— START Text —

For third related host running secondary nodes of clusters:

cfdb::iface: main
cfdb::mysql::is_cluster: true
cfdb::instances:
    myclust1:
        type: mysql
        is_secondary: true
        port: 3306
    myclust2:
        type: mysql
        is_secondary: true
        port: 3307
        settings_tune:
            cfdb:
                secure_cluster: true
    pgclust1:
        type: postgresql
        is_secondary: true
        port: 5300
    pgclust2:
        type: postgresql
        is_secondary: true
        port: 5301
        settings_tune:
            cfdb:
                secure_cluster: true
    esearch:
        type: elasticsearch
        is_secondary: true
        port: 9200

Implicitly created resources

# for every instance
#------------------
cfnetwork::describe_service:
    cfdb_${cluster}:
        server: "tcp/${port}"

— END Text —
— START Material provided —

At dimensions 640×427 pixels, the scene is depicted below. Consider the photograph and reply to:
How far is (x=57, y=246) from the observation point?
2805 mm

— END Material provided —

#### Task prompt
Continue the cfdb configuration text shown above the material, starting right after its last line.

#### The result
# local cluster system user access to own instance
cfnetwork::service_port:
    "local:cfdb_${cluster}": {}
cfnetwork::client_port:
    "local:cfdb_${cluster}":
        user: $user

# client access to local cluster instance
cfnetwork::service_port:
    "${iface}:cfdb_${cluster}":
        src: $client_hosts
        
# for each repmgr Elasticsearch cluster (inter-node comms)
# > access to local instance ports
cfnetwork::describe_service:
    "cfdb_${cluster}_peer":
        server: "tcp/${peer_port}"
cfnetwork::service_port:
    "${iface}:cfdb_${cluster}_peer":
        src: $peer_addr_list
cfnetwork::service_ports:
    "${iface}:cfdb_${cluster}_peer":
        src: 'ipset:cfdb_${cluster}'
cfnetwork::client_ports:
    "${iface}:cfdb_${cluster}_peer":
        dst: 'ipset:cfdb_${cluster}'
        user: $user

# for each Galera cluster (inter-node comms)
cfnetwork::describe_service:
    "cfdb_${cluster}_peer":
        server: "tcp/${port}"
    "cfdb_${cluster}_galera":
        server:
            - "tcp/${galera_port}"
            - "udp/${galera_port}"
    "cfdb_${cluster}_sst":
        server: "tcp/${sst_port}"
    "cfdb_${cluster}_ist":
        server: "tcp/${ist_port}"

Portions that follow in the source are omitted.